RealTime IT News

IBM Makes Social Computing Push For Business

ORLANDO -- IBM  outlined its opening gambit in what promises to be a fiercely competitive race to bring social computing inside the enterprise firewall.

Social computing is a component of Web 2.0  that is characterized by blogs, tagging of Web sites and social networking, and has thus far had a greater impact among consumers than businesses.

But the Armonk, N.Y.-based software vendor is betting that customers will be intrigued by the potential of these kinds of technologies to enhance productivity and stimulate innovation within their organizations.

IBM's new social computing platform, Lotus Connections, includes five basic components: Profiles, Communities, Dogear, Blogs and Activities.

Jeff Schick, vice president of social software at IBM, referred to it as "an enterprise-ready, social software platform offering, built as loosely-coupled, extensible services that promise an integrated environment for collaboration." Schick spoke about the new platform during a keynote session here Monday evening.

Companies need to stimulate innovation after having spent years trimming the fat and working on efficiency, said Schick. But, he argued, "you can't impose innovation -- you have to nurture it."

Schick, along with several other IBM executives, described the platform as being modular, but their presentations made clear that the five components work best together.

The Profiles component shows basic contact information for employees, and includes communities to which they belong, and links to their book-marked sites, blogs if they have one and activities they have in common with the searcher.

"My father always told me that to succeed in business, you need good connections," Schick said.

The Communities application allows employees to organize themselves by community of interest, and allows viewers to see the names of community members as well as their profiles and their bookmarks.

Community members add comments about the subject around which the community has been formed and can reply to each others' comments.

Ronnie Maffa, director of social computing at IBM, explained that this ability is a good way for companies to retain knowledge as people move into other spheres in the organization or leave it entirely.

"As the network grows, you can connect with people in the future and you can leave things behind for people in the future and learn things from people who came before," she told internetnews.com.

The Dogear application is another collaborative way of finding information. Much like consumer tagging applications like Yahoo's del.icio.us, it is used to book-mark relevant Web sites; users can also subscribe to a given individual's dogears, much as they would subscribe to a blog, or they can view other sites which the same individual has dogeared.

Many knowledge management applications require users to apply metadata tags from a pre-determined list of categories. Dogear, in contrast, lets people enter tags of their own devising. However, they are shown tags applied by other colleagues as they begin to enter their own tag labels. According to Mike Rhodin, general manager of Lotus, this is a more effective means of developing what is known as a "folksonomy."

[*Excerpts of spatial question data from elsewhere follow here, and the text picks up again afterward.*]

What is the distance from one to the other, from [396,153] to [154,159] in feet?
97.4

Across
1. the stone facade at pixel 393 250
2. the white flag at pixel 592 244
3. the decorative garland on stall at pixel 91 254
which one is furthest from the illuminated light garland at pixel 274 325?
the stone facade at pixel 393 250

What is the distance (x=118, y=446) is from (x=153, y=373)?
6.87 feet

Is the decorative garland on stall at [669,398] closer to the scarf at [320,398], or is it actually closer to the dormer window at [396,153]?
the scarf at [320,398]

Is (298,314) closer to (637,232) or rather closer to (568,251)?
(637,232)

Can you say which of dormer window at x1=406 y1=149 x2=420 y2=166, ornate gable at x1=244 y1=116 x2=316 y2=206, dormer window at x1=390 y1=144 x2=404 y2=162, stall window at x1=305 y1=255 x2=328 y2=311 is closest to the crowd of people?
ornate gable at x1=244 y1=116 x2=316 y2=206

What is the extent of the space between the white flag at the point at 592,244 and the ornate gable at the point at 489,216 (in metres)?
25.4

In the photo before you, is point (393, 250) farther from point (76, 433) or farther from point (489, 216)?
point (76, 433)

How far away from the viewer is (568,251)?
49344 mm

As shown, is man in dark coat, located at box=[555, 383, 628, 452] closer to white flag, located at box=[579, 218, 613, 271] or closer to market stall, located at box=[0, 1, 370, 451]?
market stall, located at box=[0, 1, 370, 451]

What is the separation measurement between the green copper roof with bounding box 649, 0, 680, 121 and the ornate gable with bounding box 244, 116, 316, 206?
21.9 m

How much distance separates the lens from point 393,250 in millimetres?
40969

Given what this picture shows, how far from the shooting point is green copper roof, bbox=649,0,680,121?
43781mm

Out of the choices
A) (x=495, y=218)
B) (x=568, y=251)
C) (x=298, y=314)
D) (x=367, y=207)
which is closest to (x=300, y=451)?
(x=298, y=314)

"Tagging is an implementation of metadata that people will actually use," said Rhodin.

Ajamu Wesley, senior technical staff member for community-centric collaboration at IBM, noted that this can save time by allowing users to get information from subject-matter experts who don't have time to chat.

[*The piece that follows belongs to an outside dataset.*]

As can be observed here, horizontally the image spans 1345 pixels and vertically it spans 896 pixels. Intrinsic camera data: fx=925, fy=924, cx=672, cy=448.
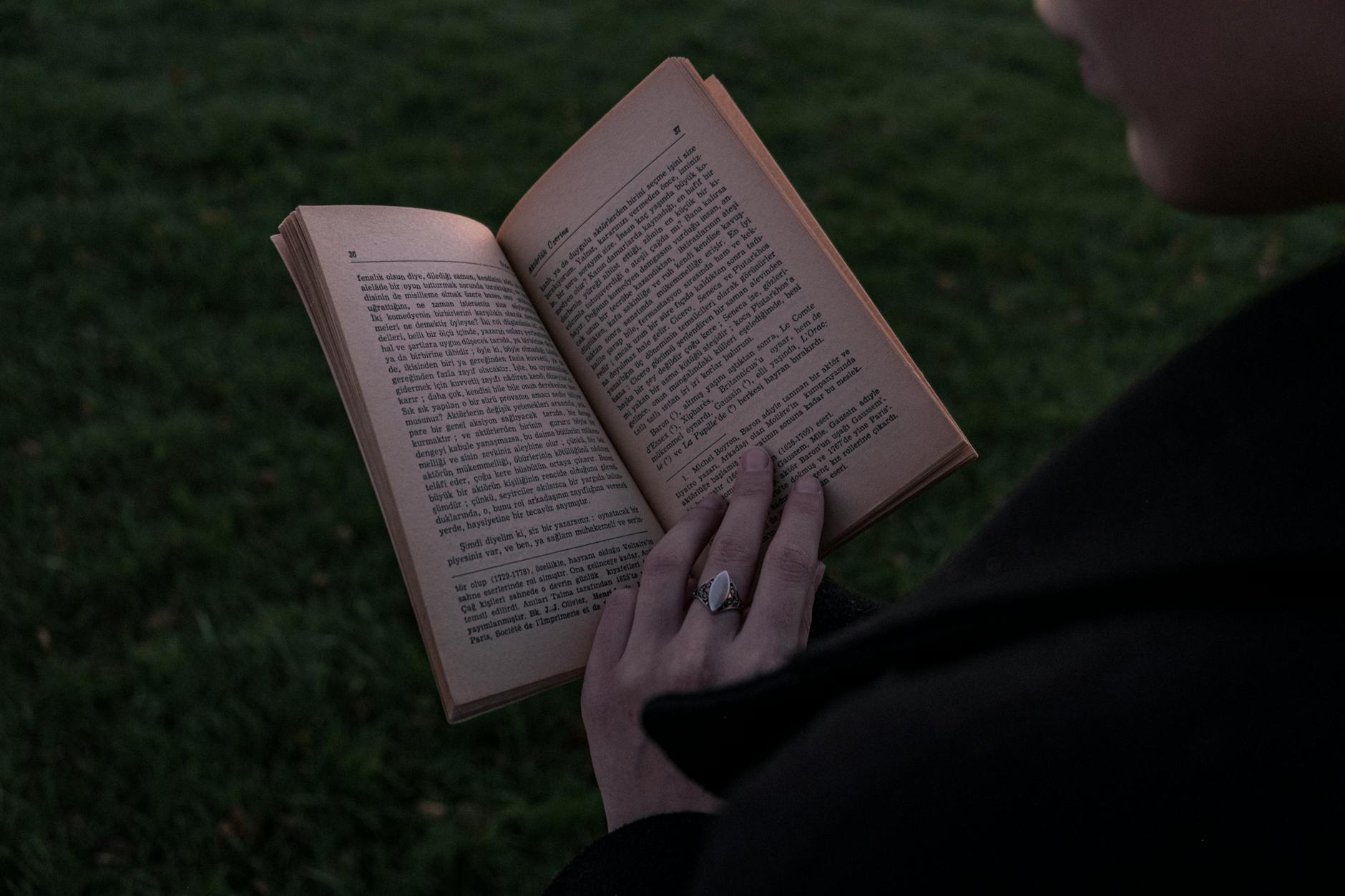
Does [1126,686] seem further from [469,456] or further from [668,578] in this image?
[469,456]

"The person may not be available, but you can see where they get their information from, they've already vetted it... It saves time. People talk about the value of freeing up data locked up in databases, and now you can do that on a human scale," he said.

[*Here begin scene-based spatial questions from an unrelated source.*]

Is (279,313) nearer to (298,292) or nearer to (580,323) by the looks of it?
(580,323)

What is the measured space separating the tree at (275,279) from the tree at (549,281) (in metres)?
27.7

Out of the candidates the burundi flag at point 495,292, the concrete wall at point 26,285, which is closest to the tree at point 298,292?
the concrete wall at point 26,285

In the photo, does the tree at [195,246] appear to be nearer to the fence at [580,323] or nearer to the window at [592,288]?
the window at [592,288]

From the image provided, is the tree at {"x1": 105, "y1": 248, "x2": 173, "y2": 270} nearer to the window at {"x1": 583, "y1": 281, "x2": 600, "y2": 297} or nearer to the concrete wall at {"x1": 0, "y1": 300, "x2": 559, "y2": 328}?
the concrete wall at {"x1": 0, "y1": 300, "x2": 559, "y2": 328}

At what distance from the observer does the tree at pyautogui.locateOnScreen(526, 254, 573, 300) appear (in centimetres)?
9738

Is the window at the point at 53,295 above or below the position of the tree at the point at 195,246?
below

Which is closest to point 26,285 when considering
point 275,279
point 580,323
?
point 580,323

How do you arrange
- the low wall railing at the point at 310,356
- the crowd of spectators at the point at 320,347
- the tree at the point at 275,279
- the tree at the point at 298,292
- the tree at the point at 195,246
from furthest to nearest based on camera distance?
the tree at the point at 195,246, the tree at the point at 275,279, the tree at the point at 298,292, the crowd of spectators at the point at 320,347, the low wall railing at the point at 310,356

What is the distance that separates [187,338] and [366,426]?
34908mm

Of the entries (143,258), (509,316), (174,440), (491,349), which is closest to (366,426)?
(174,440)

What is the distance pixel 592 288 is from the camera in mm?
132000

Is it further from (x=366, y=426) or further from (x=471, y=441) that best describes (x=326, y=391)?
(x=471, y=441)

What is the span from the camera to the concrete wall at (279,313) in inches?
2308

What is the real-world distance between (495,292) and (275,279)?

The Activities application allows users to aggregate all the information about a project -- including electronic correspondence, dog-eared Web sites and potential team members and subject-matter experts within the organization. It also allows users to save the activity once it has ended in order to replicate the same process for future projects.

Rhodin noted during an earlier keynote that social computing is "all about empowering people and organizations that didn't know they had common interests." It also encourages people to add taxonomies to information without trying to enforce rigid structures down the throats of unwilling employees.

Charles King, principal analyst with Pund-IT Research, said that companies may have a hard time understanding how social computing can add value rather than distract their employees from the task at hand. But he said that IBM has done a good job of breaking down the concept into a way that's easy for enterprises to understand. "They've extrapolated the business value of each of the five elements in a way that's pretty compelling," he told internetnews.com.

King noted that there are several vendors offering aspects of social computing for the enterprise space, but that none of them have done so in a holistic manner.

IBM "takes the concept of social computing and puts it in a business context, and it's not something I've seen anyone else do," he said.